Persoalannya sekarang ialah, Agama yang terinstitusi saja sudah banyak sekali menimbulkan masalah, apalagi kalau agama tertentu dijadikan sebagai dasar dalam institusi negara, jelas akan tambah runyam-lah negara ini.

2. Negara Kita Negara Religius, Bukan Negara Agama
--------------------------------------------------------
Memisahkan urusan negara dengan urusan agama bukan berarti negara sekuler. Kalau ada yang menilai bahwa negara Pancasila sebagai negara sekuler maka ia sebenarnya tidak memahami kondisi/realitas bangsa ini yang sesungguhnya, seperti uraian di atas. Negara Pancasila berarti negara tidak mendasarkan diri pada salah satu agama, namun bukan berarti menjadi negara sekuler. Sebab, YANG BERAGAMA ITU IALAH INDIVIDU-INDIVIDU WARGA NEGARA, BUKAN NEGARA. Negara tidak perlu beragama, karena hal itu sama dengan negara agama yang tidak mungkin diterapkan di Indonesia, sebagai bangsa yang sangat majemuk. Gus Dur sebagai presiden, atau Megawati sebagai Wapres, atau Alwi Shihab sebagai Menlu, adalah orang-orang yang beragama yang duduk dalam pemerintahan. Demikian juga, Gubernur, Bupati, Camat, dst, adalah orang-orang yang beragama yang duduk dalam pemerintahan. Jadi, apakah masih pantas jika negara ini sebagai negara sekuler ?. Bukankah Gus Dur sebagai seorang tokoh agama yang menjadi presiden ?. Bukankah individu-individu pemerintah itu memakai agama sebagai standard hidup dalam menjalankan pemerintahan ?. Oleh karena itulah, negara Pancasila tidak benar sebagai negara sekuler, melainkan sebagai NEGARA RELIGIUS, karena individu-individu pemerintahan dan masyarakat adalah orang-orang yang beragama. Sekarang yang menjadi tantangan kita ialah, bagaimana memperkokoh agama sebagai standard hidup pribadi-pribadi warga masyarakat maupun pemerintah sehingga pemerintah dapat hidup jujur dan memperjuangkan kepentingan rakyat, serta bagaiamana agar rakyat dapat hidup dengan moralitas yang tinggi dalam turut serta membangun bangsa yang bermartabat dan sejahtera.

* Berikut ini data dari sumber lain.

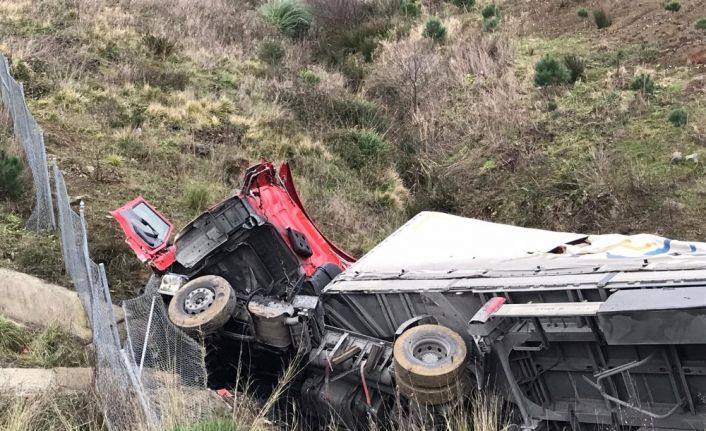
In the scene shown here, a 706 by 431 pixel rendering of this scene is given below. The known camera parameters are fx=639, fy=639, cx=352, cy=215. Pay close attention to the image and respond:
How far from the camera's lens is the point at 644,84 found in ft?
39.6

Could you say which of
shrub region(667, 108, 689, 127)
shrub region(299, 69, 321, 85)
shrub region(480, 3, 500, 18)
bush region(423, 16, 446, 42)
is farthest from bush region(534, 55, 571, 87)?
shrub region(299, 69, 321, 85)

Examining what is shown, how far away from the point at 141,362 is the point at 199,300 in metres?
0.84

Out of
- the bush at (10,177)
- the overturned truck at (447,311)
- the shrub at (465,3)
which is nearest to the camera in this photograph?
the overturned truck at (447,311)

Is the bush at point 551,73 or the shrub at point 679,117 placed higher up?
the bush at point 551,73

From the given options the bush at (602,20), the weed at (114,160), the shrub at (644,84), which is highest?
the weed at (114,160)

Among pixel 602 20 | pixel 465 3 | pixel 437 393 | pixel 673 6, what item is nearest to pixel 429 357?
pixel 437 393

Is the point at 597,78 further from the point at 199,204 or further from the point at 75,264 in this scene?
the point at 75,264

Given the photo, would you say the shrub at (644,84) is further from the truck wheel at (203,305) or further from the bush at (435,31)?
the truck wheel at (203,305)

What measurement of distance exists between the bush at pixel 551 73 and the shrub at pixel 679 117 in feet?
8.66

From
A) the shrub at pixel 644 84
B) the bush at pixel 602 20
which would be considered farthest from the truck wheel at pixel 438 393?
the bush at pixel 602 20

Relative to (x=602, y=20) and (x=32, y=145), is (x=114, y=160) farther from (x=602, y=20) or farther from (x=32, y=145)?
(x=602, y=20)

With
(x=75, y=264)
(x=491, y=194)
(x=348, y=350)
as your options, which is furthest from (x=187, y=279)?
(x=491, y=194)

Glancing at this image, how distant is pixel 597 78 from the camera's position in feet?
43.4

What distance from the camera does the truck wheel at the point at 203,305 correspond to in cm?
518
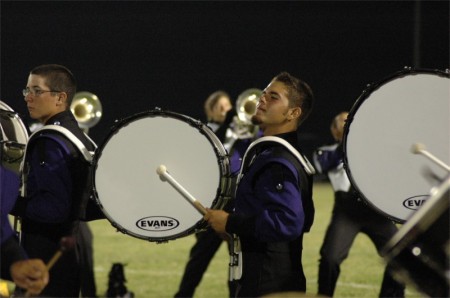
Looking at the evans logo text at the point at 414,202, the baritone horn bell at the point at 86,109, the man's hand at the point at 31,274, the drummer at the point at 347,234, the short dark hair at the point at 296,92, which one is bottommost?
the drummer at the point at 347,234

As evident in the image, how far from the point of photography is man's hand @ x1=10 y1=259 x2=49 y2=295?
3.44 meters

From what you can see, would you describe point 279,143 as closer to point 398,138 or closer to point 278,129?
point 278,129

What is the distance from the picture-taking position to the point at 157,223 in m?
4.55

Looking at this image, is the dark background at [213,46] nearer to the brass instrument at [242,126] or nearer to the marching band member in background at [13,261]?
the brass instrument at [242,126]

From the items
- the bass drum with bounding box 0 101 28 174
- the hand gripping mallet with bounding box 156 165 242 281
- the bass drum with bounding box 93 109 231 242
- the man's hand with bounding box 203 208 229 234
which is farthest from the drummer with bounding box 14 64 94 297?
the man's hand with bounding box 203 208 229 234

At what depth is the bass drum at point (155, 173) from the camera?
4.52 meters

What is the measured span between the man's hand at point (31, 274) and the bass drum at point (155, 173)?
1.06 meters

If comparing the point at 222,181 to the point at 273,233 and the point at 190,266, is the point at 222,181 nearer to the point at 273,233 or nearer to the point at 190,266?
the point at 273,233

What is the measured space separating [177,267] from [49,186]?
482 centimetres

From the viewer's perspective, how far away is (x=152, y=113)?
14.9ft

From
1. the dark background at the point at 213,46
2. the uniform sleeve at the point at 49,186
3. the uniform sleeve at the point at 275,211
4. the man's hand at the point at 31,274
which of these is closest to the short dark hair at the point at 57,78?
the uniform sleeve at the point at 49,186

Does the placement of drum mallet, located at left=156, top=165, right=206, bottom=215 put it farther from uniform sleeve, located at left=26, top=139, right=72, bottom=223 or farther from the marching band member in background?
the marching band member in background

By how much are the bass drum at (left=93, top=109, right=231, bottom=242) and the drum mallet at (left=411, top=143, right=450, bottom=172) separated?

Jadi, masih pantaskah ada istilah "sekuleris Gus Dur" ?. Saya kira, berdasarkan uraian di atas tidak relevan lagi menyebut pemerintahan Gus Dur sebagai pemerintahan sekuler, karena Gus Dur adalah seorang pemeluk agama, bahkan seorang tokoh agama. Itu kalau kita masih mau menghargai beliau sebagai tokoh agama yang patut dihormati, bukan malah dihujat atau dihina.

Demikianlah tanggapan saya kepada Pak Ahmad Sudirman. Kiranya tanggapan ini bermanfaat bagi kelangsungan hidup bangsa Indonesia yang kita cintai ini.